REQUIRED TASK » Transcribe the records exactly from the line with "Which of the marble" to the end, both included.

** Start DATA SUPPLIED **

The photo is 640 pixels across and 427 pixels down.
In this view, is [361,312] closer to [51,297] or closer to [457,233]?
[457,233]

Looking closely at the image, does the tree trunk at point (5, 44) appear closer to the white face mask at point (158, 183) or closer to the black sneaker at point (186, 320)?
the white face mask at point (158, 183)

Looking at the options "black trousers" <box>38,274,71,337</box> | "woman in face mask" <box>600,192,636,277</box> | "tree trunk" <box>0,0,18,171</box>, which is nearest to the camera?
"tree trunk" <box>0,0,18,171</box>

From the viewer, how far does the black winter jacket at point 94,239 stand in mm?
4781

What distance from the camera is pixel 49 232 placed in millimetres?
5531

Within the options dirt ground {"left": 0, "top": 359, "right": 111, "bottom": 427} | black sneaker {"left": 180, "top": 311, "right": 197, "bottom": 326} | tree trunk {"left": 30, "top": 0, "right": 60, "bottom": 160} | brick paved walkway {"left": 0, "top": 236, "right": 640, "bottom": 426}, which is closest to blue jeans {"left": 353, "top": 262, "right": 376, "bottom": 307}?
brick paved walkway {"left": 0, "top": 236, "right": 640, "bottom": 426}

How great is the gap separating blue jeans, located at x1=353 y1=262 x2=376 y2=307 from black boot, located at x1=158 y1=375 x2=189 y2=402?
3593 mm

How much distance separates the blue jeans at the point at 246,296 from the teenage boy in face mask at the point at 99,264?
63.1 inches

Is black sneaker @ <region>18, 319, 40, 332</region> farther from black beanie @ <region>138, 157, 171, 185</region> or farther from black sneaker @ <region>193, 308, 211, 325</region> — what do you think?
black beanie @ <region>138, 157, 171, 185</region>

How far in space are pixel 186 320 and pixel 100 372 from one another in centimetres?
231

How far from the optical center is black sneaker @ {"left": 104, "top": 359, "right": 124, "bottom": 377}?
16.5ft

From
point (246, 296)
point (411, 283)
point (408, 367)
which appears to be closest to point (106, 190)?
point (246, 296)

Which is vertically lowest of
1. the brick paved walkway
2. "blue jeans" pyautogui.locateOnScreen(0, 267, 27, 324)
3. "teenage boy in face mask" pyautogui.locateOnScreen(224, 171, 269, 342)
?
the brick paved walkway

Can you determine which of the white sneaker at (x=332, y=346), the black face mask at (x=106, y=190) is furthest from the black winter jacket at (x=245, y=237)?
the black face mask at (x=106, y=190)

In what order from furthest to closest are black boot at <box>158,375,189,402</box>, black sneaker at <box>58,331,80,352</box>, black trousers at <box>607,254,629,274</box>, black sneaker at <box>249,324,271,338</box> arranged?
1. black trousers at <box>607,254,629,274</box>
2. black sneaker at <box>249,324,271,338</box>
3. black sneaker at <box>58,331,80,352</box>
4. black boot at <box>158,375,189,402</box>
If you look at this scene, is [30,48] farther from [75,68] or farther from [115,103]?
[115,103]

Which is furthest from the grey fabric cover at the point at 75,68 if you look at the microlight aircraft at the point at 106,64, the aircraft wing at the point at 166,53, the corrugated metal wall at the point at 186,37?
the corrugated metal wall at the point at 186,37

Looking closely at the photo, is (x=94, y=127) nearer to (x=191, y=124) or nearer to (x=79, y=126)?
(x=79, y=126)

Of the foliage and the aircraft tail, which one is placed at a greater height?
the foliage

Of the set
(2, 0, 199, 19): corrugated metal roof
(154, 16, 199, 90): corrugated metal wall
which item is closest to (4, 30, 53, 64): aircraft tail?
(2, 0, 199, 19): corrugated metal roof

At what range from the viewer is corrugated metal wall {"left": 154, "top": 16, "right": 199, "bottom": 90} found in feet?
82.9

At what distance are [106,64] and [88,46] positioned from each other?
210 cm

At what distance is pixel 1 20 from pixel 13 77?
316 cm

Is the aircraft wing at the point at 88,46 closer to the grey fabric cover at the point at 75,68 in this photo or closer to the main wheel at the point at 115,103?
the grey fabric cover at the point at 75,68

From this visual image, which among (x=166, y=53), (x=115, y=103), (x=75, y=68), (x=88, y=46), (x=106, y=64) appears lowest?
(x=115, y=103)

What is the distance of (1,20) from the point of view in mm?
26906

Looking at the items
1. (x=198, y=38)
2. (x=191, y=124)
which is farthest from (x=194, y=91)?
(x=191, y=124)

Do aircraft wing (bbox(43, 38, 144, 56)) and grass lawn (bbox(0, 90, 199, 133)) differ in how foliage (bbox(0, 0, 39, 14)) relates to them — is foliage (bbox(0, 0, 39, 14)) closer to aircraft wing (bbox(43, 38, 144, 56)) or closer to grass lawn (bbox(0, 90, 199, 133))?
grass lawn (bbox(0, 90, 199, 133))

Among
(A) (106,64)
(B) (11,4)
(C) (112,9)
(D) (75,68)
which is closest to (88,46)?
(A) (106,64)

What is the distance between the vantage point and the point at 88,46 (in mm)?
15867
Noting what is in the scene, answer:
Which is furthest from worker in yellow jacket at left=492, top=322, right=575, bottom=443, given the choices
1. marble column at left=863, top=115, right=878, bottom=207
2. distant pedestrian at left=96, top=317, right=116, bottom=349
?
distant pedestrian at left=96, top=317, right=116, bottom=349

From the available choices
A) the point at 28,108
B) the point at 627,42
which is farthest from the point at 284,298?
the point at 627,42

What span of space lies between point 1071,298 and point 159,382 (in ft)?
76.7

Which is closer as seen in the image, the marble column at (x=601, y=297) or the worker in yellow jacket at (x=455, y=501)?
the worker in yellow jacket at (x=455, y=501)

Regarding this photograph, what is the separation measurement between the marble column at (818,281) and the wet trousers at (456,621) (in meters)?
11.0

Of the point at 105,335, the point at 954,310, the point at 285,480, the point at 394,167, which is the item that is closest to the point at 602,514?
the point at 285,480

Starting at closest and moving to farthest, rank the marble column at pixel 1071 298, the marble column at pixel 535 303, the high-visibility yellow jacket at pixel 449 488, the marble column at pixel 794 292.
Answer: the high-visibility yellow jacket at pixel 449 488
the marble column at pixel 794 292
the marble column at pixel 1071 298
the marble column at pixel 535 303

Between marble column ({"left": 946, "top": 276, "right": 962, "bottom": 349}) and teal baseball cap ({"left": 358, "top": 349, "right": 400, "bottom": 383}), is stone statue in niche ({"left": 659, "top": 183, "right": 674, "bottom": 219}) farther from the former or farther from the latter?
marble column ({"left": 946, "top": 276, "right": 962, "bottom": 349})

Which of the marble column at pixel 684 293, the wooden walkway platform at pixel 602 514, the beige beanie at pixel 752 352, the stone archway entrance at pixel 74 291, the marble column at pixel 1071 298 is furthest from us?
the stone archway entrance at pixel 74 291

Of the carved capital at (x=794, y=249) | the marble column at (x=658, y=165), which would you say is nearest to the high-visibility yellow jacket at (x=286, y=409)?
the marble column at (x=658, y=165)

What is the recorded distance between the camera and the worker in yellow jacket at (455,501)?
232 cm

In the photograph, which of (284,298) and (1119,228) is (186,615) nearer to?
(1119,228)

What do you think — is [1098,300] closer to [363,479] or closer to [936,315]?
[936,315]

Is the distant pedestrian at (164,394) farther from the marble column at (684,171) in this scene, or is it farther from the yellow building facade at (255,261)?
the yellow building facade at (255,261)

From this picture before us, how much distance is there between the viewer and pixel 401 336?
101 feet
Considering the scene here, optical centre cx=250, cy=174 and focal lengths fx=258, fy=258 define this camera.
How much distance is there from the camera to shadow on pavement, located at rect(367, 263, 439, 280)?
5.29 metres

** End DATA SUPPLIED **

CORRECT RESPONSE »
Which of the marble column at pixel 684 293, the wooden walkway platform at pixel 602 514, the beige beanie at pixel 752 352, the stone archway entrance at pixel 74 291, the marble column at pixel 1071 298 is furthest from us?
the stone archway entrance at pixel 74 291

Of the carved capital at (x=794, y=249) | the marble column at (x=658, y=165), which would you say is nearest to the high-visibility yellow jacket at (x=286, y=409)?
the marble column at (x=658, y=165)

What is the recorded distance between the camera and the worker in yellow jacket at (455,501)?
232 cm

In the photograph, which of (284,298) and (1119,228) is (186,615) nearer to?
(1119,228)

What do you think — is [1098,300] closer to [363,479] or closer to [936,315]?
[936,315]

Is the distant pedestrian at (164,394) farther from the marble column at (684,171) in this scene, or is it farther from the yellow building facade at (255,261)?
the yellow building facade at (255,261)

From this picture before us, how much distance is there between the viewer and pixel 401 336?
101 feet
Considering the scene here, optical centre cx=250, cy=174 and focal lengths fx=258, fy=258 define this camera.
How much distance is there from the camera to shadow on pavement, located at rect(367, 263, 439, 280)?
5.29 metres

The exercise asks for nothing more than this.